__Passage to read__:
--- BEGIN ---
This study distinguishes itself by explicitly integrating circular economy education within the context of industrial water management, an area underexplored in the existing literature. The objectives of this paper are fourfold: (1) to systematically analyze the role and integration of circular economy education in advancing sustainable industrial water management; (2) to quantify and compare patterns of industrial water use, gaps in wastewater treatment, and policy mechanisms in India and China; (3) to present detailed, sector-specific case studies, especially in the textile industry, to illustrate both advances and challenges in circular water approaches; and (4) to formulate future-oriented educational and policy recommendations for scaling water sustainability in the industrial sector.
This comparative approach between India and China, two countries critical for global water and industry dynamics, offers new insights into policy design and practical governance mechanisms targeting industrial water challenges. By adopting a textile sector focus, the study highlights both the significant environmental burden and the pioneering circular interventions already underway. Through this lens, the research not only advances conceptual understanding but serves as a practical guide for policymakers, educators, and industry leaders. The novelty of this work lies in its dual emphasis on bridging educational frameworks and operational best practices for circular economy adoption in industrial water management and providing actionable comparative analysis to accelerate transitions toward water security and sustainability.
2 Literature review: empowering industrial water use by utilizing circular economy strategies
Industrial water consumption is significant across sectors, including manufacturing, textiles, energy production, and chemical processing. Nations with a strong industrial base and well-developed institutional capacities, such as Japan, Canada, and those in Western Europe, are expected to see only a moderate increase in industrial water use. In contrast, Global South nations are projected to rise significantly in their industrial water consumption due to rapid industrialization and urbanization (Wada et al., 2016; Ritchie and Roser, 2018; Caucci and Ozkul, 2024). Projections indicate a highly concerning surge in industrial water demand over the coming decades, with some emerging African economies expecting increases of up to 800% and certain parts of Asia facing a 250% rise (Boretti and Rosa, 2019). This industrial water use in the Global South is accompanied by climate vulnerabilities, precarious institutional and political stability and freshwater water demands for increasing population and agriculture. For long-term sustainability and water security, pathways for circular practices are required to operationalize for industrial water use.
--- END ---
__Data supplied__:
--- BEGIN ---
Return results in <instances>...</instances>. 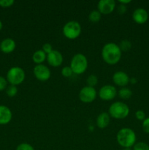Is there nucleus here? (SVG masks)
<instances>
[{"label":"nucleus","mask_w":149,"mask_h":150,"mask_svg":"<svg viewBox=\"0 0 149 150\" xmlns=\"http://www.w3.org/2000/svg\"><path fill=\"white\" fill-rule=\"evenodd\" d=\"M122 51L119 46L114 42L105 44L102 49V58L105 63L110 65H114L119 62L122 56Z\"/></svg>","instance_id":"1"},{"label":"nucleus","mask_w":149,"mask_h":150,"mask_svg":"<svg viewBox=\"0 0 149 150\" xmlns=\"http://www.w3.org/2000/svg\"><path fill=\"white\" fill-rule=\"evenodd\" d=\"M118 144L123 148H131L135 144L136 134L133 130L129 127L121 128L116 135Z\"/></svg>","instance_id":"2"},{"label":"nucleus","mask_w":149,"mask_h":150,"mask_svg":"<svg viewBox=\"0 0 149 150\" xmlns=\"http://www.w3.org/2000/svg\"><path fill=\"white\" fill-rule=\"evenodd\" d=\"M108 111L110 117L116 120H123L128 117L129 114V108L125 103L116 101L111 104Z\"/></svg>","instance_id":"3"},{"label":"nucleus","mask_w":149,"mask_h":150,"mask_svg":"<svg viewBox=\"0 0 149 150\" xmlns=\"http://www.w3.org/2000/svg\"><path fill=\"white\" fill-rule=\"evenodd\" d=\"M88 59L83 54H76L72 58L70 66L73 73L76 75L83 74L88 68Z\"/></svg>","instance_id":"4"},{"label":"nucleus","mask_w":149,"mask_h":150,"mask_svg":"<svg viewBox=\"0 0 149 150\" xmlns=\"http://www.w3.org/2000/svg\"><path fill=\"white\" fill-rule=\"evenodd\" d=\"M81 26L76 21H70L64 24L62 32L65 38L69 40H74L81 34Z\"/></svg>","instance_id":"5"},{"label":"nucleus","mask_w":149,"mask_h":150,"mask_svg":"<svg viewBox=\"0 0 149 150\" xmlns=\"http://www.w3.org/2000/svg\"><path fill=\"white\" fill-rule=\"evenodd\" d=\"M26 74L23 68L20 67H13L7 73V81L11 85L17 86L23 82Z\"/></svg>","instance_id":"6"},{"label":"nucleus","mask_w":149,"mask_h":150,"mask_svg":"<svg viewBox=\"0 0 149 150\" xmlns=\"http://www.w3.org/2000/svg\"><path fill=\"white\" fill-rule=\"evenodd\" d=\"M97 96V92L94 87L86 86L80 89L79 92V99L85 103H90L93 102Z\"/></svg>","instance_id":"7"},{"label":"nucleus","mask_w":149,"mask_h":150,"mask_svg":"<svg viewBox=\"0 0 149 150\" xmlns=\"http://www.w3.org/2000/svg\"><path fill=\"white\" fill-rule=\"evenodd\" d=\"M118 95L116 88L112 85H105L102 86L99 91V97L101 100L110 101L113 100Z\"/></svg>","instance_id":"8"},{"label":"nucleus","mask_w":149,"mask_h":150,"mask_svg":"<svg viewBox=\"0 0 149 150\" xmlns=\"http://www.w3.org/2000/svg\"><path fill=\"white\" fill-rule=\"evenodd\" d=\"M34 75L37 80L40 81H46L49 80L51 76L50 69L44 64H37L33 70Z\"/></svg>","instance_id":"9"},{"label":"nucleus","mask_w":149,"mask_h":150,"mask_svg":"<svg viewBox=\"0 0 149 150\" xmlns=\"http://www.w3.org/2000/svg\"><path fill=\"white\" fill-rule=\"evenodd\" d=\"M115 8V1L114 0H100L97 4V10L103 15L112 13Z\"/></svg>","instance_id":"10"},{"label":"nucleus","mask_w":149,"mask_h":150,"mask_svg":"<svg viewBox=\"0 0 149 150\" xmlns=\"http://www.w3.org/2000/svg\"><path fill=\"white\" fill-rule=\"evenodd\" d=\"M46 60L50 65L54 67H57L62 64L64 58L60 51H57V50H53L51 53L47 54Z\"/></svg>","instance_id":"11"},{"label":"nucleus","mask_w":149,"mask_h":150,"mask_svg":"<svg viewBox=\"0 0 149 150\" xmlns=\"http://www.w3.org/2000/svg\"><path fill=\"white\" fill-rule=\"evenodd\" d=\"M129 76L124 71L115 72L112 76V81L115 85L121 87H125L129 83Z\"/></svg>","instance_id":"12"},{"label":"nucleus","mask_w":149,"mask_h":150,"mask_svg":"<svg viewBox=\"0 0 149 150\" xmlns=\"http://www.w3.org/2000/svg\"><path fill=\"white\" fill-rule=\"evenodd\" d=\"M132 18L135 23L138 24H143L148 18V13L145 9L137 8L133 12Z\"/></svg>","instance_id":"13"},{"label":"nucleus","mask_w":149,"mask_h":150,"mask_svg":"<svg viewBox=\"0 0 149 150\" xmlns=\"http://www.w3.org/2000/svg\"><path fill=\"white\" fill-rule=\"evenodd\" d=\"M13 114L6 105H0V125H7L11 121Z\"/></svg>","instance_id":"14"},{"label":"nucleus","mask_w":149,"mask_h":150,"mask_svg":"<svg viewBox=\"0 0 149 150\" xmlns=\"http://www.w3.org/2000/svg\"><path fill=\"white\" fill-rule=\"evenodd\" d=\"M16 43L14 40L6 38L0 43V49L4 54H10L15 49Z\"/></svg>","instance_id":"15"},{"label":"nucleus","mask_w":149,"mask_h":150,"mask_svg":"<svg viewBox=\"0 0 149 150\" xmlns=\"http://www.w3.org/2000/svg\"><path fill=\"white\" fill-rule=\"evenodd\" d=\"M110 122V116L107 112L101 113L96 120V125L100 129L106 128L109 125Z\"/></svg>","instance_id":"16"},{"label":"nucleus","mask_w":149,"mask_h":150,"mask_svg":"<svg viewBox=\"0 0 149 150\" xmlns=\"http://www.w3.org/2000/svg\"><path fill=\"white\" fill-rule=\"evenodd\" d=\"M47 54L42 50H37L32 55V60L37 64H41L46 60Z\"/></svg>","instance_id":"17"},{"label":"nucleus","mask_w":149,"mask_h":150,"mask_svg":"<svg viewBox=\"0 0 149 150\" xmlns=\"http://www.w3.org/2000/svg\"><path fill=\"white\" fill-rule=\"evenodd\" d=\"M118 95L120 98L123 100H129L132 96V92L130 89L127 87H122L119 89L118 92Z\"/></svg>","instance_id":"18"},{"label":"nucleus","mask_w":149,"mask_h":150,"mask_svg":"<svg viewBox=\"0 0 149 150\" xmlns=\"http://www.w3.org/2000/svg\"><path fill=\"white\" fill-rule=\"evenodd\" d=\"M102 18V14L97 10H92L89 16V19L91 23H97L100 21Z\"/></svg>","instance_id":"19"},{"label":"nucleus","mask_w":149,"mask_h":150,"mask_svg":"<svg viewBox=\"0 0 149 150\" xmlns=\"http://www.w3.org/2000/svg\"><path fill=\"white\" fill-rule=\"evenodd\" d=\"M118 46L121 51H128L131 49V42L128 40H123L120 42Z\"/></svg>","instance_id":"20"},{"label":"nucleus","mask_w":149,"mask_h":150,"mask_svg":"<svg viewBox=\"0 0 149 150\" xmlns=\"http://www.w3.org/2000/svg\"><path fill=\"white\" fill-rule=\"evenodd\" d=\"M86 83H87V86H91V87H94L98 83L97 76L93 74L89 76L86 79Z\"/></svg>","instance_id":"21"},{"label":"nucleus","mask_w":149,"mask_h":150,"mask_svg":"<svg viewBox=\"0 0 149 150\" xmlns=\"http://www.w3.org/2000/svg\"><path fill=\"white\" fill-rule=\"evenodd\" d=\"M6 93H7V96H9L10 98L15 97L18 93L17 86H14V85H10V86H7V89H6Z\"/></svg>","instance_id":"22"},{"label":"nucleus","mask_w":149,"mask_h":150,"mask_svg":"<svg viewBox=\"0 0 149 150\" xmlns=\"http://www.w3.org/2000/svg\"><path fill=\"white\" fill-rule=\"evenodd\" d=\"M133 150H149V146L145 142H138L133 146Z\"/></svg>","instance_id":"23"},{"label":"nucleus","mask_w":149,"mask_h":150,"mask_svg":"<svg viewBox=\"0 0 149 150\" xmlns=\"http://www.w3.org/2000/svg\"><path fill=\"white\" fill-rule=\"evenodd\" d=\"M72 70L71 67H69V66L64 67L62 68V70H61V75L65 78H70V76H72Z\"/></svg>","instance_id":"24"},{"label":"nucleus","mask_w":149,"mask_h":150,"mask_svg":"<svg viewBox=\"0 0 149 150\" xmlns=\"http://www.w3.org/2000/svg\"><path fill=\"white\" fill-rule=\"evenodd\" d=\"M16 150H34V148L28 143H21L18 145Z\"/></svg>","instance_id":"25"},{"label":"nucleus","mask_w":149,"mask_h":150,"mask_svg":"<svg viewBox=\"0 0 149 150\" xmlns=\"http://www.w3.org/2000/svg\"><path fill=\"white\" fill-rule=\"evenodd\" d=\"M14 3V0H0V6L1 7H10Z\"/></svg>","instance_id":"26"},{"label":"nucleus","mask_w":149,"mask_h":150,"mask_svg":"<svg viewBox=\"0 0 149 150\" xmlns=\"http://www.w3.org/2000/svg\"><path fill=\"white\" fill-rule=\"evenodd\" d=\"M142 127L145 133H149V118H145L143 120Z\"/></svg>","instance_id":"27"},{"label":"nucleus","mask_w":149,"mask_h":150,"mask_svg":"<svg viewBox=\"0 0 149 150\" xmlns=\"http://www.w3.org/2000/svg\"><path fill=\"white\" fill-rule=\"evenodd\" d=\"M135 117L138 120L143 121V120L145 119V114L144 111H142V110H138V111H136Z\"/></svg>","instance_id":"28"},{"label":"nucleus","mask_w":149,"mask_h":150,"mask_svg":"<svg viewBox=\"0 0 149 150\" xmlns=\"http://www.w3.org/2000/svg\"><path fill=\"white\" fill-rule=\"evenodd\" d=\"M42 51L45 53L46 54H48L49 53H51L53 51V47L52 45L50 43H45L42 45Z\"/></svg>","instance_id":"29"},{"label":"nucleus","mask_w":149,"mask_h":150,"mask_svg":"<svg viewBox=\"0 0 149 150\" xmlns=\"http://www.w3.org/2000/svg\"><path fill=\"white\" fill-rule=\"evenodd\" d=\"M7 81L2 76H0V91L7 89Z\"/></svg>","instance_id":"30"},{"label":"nucleus","mask_w":149,"mask_h":150,"mask_svg":"<svg viewBox=\"0 0 149 150\" xmlns=\"http://www.w3.org/2000/svg\"><path fill=\"white\" fill-rule=\"evenodd\" d=\"M127 5H124V4H120L118 6V8H117V11H118V13L121 15L124 14V13L127 12Z\"/></svg>","instance_id":"31"},{"label":"nucleus","mask_w":149,"mask_h":150,"mask_svg":"<svg viewBox=\"0 0 149 150\" xmlns=\"http://www.w3.org/2000/svg\"><path fill=\"white\" fill-rule=\"evenodd\" d=\"M118 2L121 4H124V5H127V4H129L131 2V0H118Z\"/></svg>","instance_id":"32"},{"label":"nucleus","mask_w":149,"mask_h":150,"mask_svg":"<svg viewBox=\"0 0 149 150\" xmlns=\"http://www.w3.org/2000/svg\"><path fill=\"white\" fill-rule=\"evenodd\" d=\"M129 83H131V84H135L137 83V79L135 78H131L129 79Z\"/></svg>","instance_id":"33"},{"label":"nucleus","mask_w":149,"mask_h":150,"mask_svg":"<svg viewBox=\"0 0 149 150\" xmlns=\"http://www.w3.org/2000/svg\"><path fill=\"white\" fill-rule=\"evenodd\" d=\"M2 26H3V25H2V22L1 21H0V31L1 30V29H2Z\"/></svg>","instance_id":"34"},{"label":"nucleus","mask_w":149,"mask_h":150,"mask_svg":"<svg viewBox=\"0 0 149 150\" xmlns=\"http://www.w3.org/2000/svg\"><path fill=\"white\" fill-rule=\"evenodd\" d=\"M123 150H133V149H131V148H124Z\"/></svg>","instance_id":"35"}]
</instances>
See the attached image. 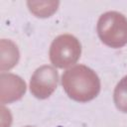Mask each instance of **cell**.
Listing matches in <instances>:
<instances>
[{
  "label": "cell",
  "instance_id": "7a4b0ae2",
  "mask_svg": "<svg viewBox=\"0 0 127 127\" xmlns=\"http://www.w3.org/2000/svg\"><path fill=\"white\" fill-rule=\"evenodd\" d=\"M98 35L103 43L112 47H122L127 43V20L116 12L102 15L97 25Z\"/></svg>",
  "mask_w": 127,
  "mask_h": 127
},
{
  "label": "cell",
  "instance_id": "6da1fadb",
  "mask_svg": "<svg viewBox=\"0 0 127 127\" xmlns=\"http://www.w3.org/2000/svg\"><path fill=\"white\" fill-rule=\"evenodd\" d=\"M62 83L70 98L81 102L94 98L100 89L98 76L85 65H75L65 70L62 77Z\"/></svg>",
  "mask_w": 127,
  "mask_h": 127
},
{
  "label": "cell",
  "instance_id": "277c9868",
  "mask_svg": "<svg viewBox=\"0 0 127 127\" xmlns=\"http://www.w3.org/2000/svg\"><path fill=\"white\" fill-rule=\"evenodd\" d=\"M58 71L49 65L39 67L31 77V92L38 98H46L52 94L58 84Z\"/></svg>",
  "mask_w": 127,
  "mask_h": 127
},
{
  "label": "cell",
  "instance_id": "5b68a950",
  "mask_svg": "<svg viewBox=\"0 0 127 127\" xmlns=\"http://www.w3.org/2000/svg\"><path fill=\"white\" fill-rule=\"evenodd\" d=\"M113 97L116 107L120 111L127 113V75L117 83Z\"/></svg>",
  "mask_w": 127,
  "mask_h": 127
},
{
  "label": "cell",
  "instance_id": "3957f363",
  "mask_svg": "<svg viewBox=\"0 0 127 127\" xmlns=\"http://www.w3.org/2000/svg\"><path fill=\"white\" fill-rule=\"evenodd\" d=\"M80 55V44L70 35H62L51 46L50 58L54 65L66 67L74 64Z\"/></svg>",
  "mask_w": 127,
  "mask_h": 127
}]
</instances>
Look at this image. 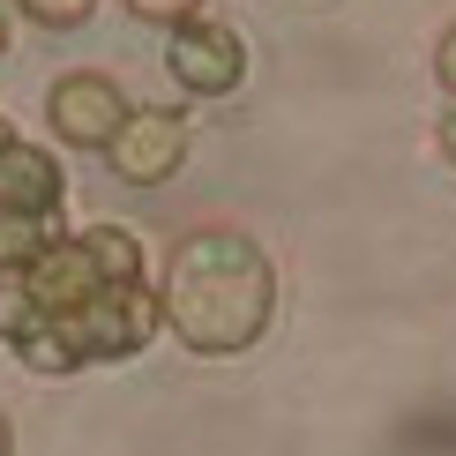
--- END ---
__What needs to be done__: According to the text on industrial water management, by how much are some emerging African economies expected to increase their industrial water demand? The material has no connection to the text on industrial water management.

__Solution to the exercise__: Up to 800%.